Fourth, he has to open one of the two remaining doors. Fifth, the door he opens
must have a goat behind it. Sixth, if both remaining doors have goats behind
them, he chooses one randomly. After
Monty opens a door with a goat, he will ask you to decide whether you want to stay
with your first choice or switch to the last remaining door. Pretend you chose
Door 1 and Monty opens Door 3 containing a goat. With only Doors 1 and 2
remaining-one of which contains a car-he asks you, "Do you want to switch to
Door 2?" From
a probability standpoint, are you more likely to win the car by staying with
your original choice of Door 1, switching to Door 2, or does it make any
difference at all if you stay or switch? Before reading further, think of your
answer then return to the next paragraph.
As you
contemplated your answer, you may have reasoned that since one of the two
remaining doors contains the car, you have a 50/50 chance of winning, so there
is no need to switch. That may sound reasonable, but it is not correct. Presented
with this three-door scenario, you should always switch, in fact, by switching,
you have a 2/3 probability of picking the car.
Here's the
explanation, according to Michael Shermer writing in the February 2009 issue of
Scientific American.
**At
the beginning of the game you have a 1/3 chance of picking the car and a 2/3
chance of picking a goat. Switching doors is bad only if you initially chose
the car, which happens only 1/3 of the time. Switching doors is good if you
initially chose a goat, which happens 2/3 of the time. Thus, the probability of
winning by switching is 2/3, or double the odds of not switching.
Over countless
studies using this "Monty Hall" problem, the vast majority of participants
think that staying and switching are equally good alternatives. So, if you are
in that camp, you have lots of company.
For investors,
the fact that the majority of people who take the "Monty Hall Challenge" get it
wrong suggests that there may be times when the majority of investors are
"wrong," too. At crucial turning points in the stock market, when there is
evidence to support two opposite directions for the major averages, the
majority of investors may "misread" the data (as in the Monty Hall Challenge) and
draw a conclusion that subsequently turns out to be incorrect. While we will
not always be "smarter" than the crowd, we do realize that, like the Monty Hall
problem, the crowd is not always right. And because of our open mind, our
willingness to think differently, we are constantly scanning for opportunities or
turning points that may be overlooked by the crowd.

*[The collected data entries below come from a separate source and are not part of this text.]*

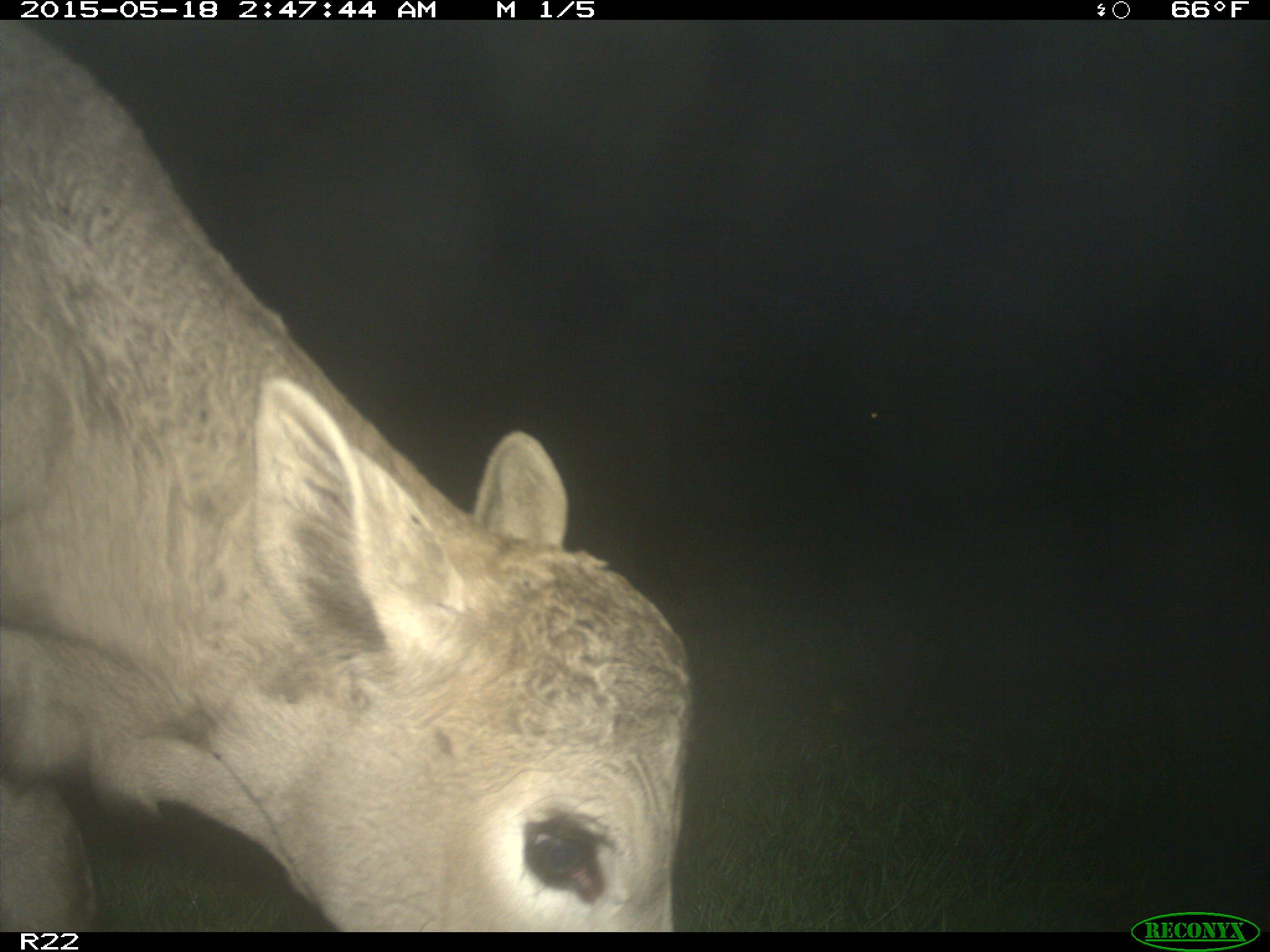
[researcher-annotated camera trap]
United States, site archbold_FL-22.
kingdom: Animalia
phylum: Chordata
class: Mammalia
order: Artiodactyla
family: Bovidae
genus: Bos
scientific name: Bos taurus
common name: domestic cow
Bos taurus (domestic cow).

Sidebar: Are you still shaking your head
about the answer to the "Monty Hall" problem? Here's another way to look at it
from mathforum.org.
What if there were 1,000 doors? You would
initially have a 1/1,000 chance of picking the correct door. If Monty opens 998
doors, all of them with goats behind them, the door that you chose first will
still have a 1/1,000 chance of being the one that conceals the car, but the
other remaining door will have a 999/1,000 probability of being the door that
is concealing the car. Here switching sounds like a pretty good idea.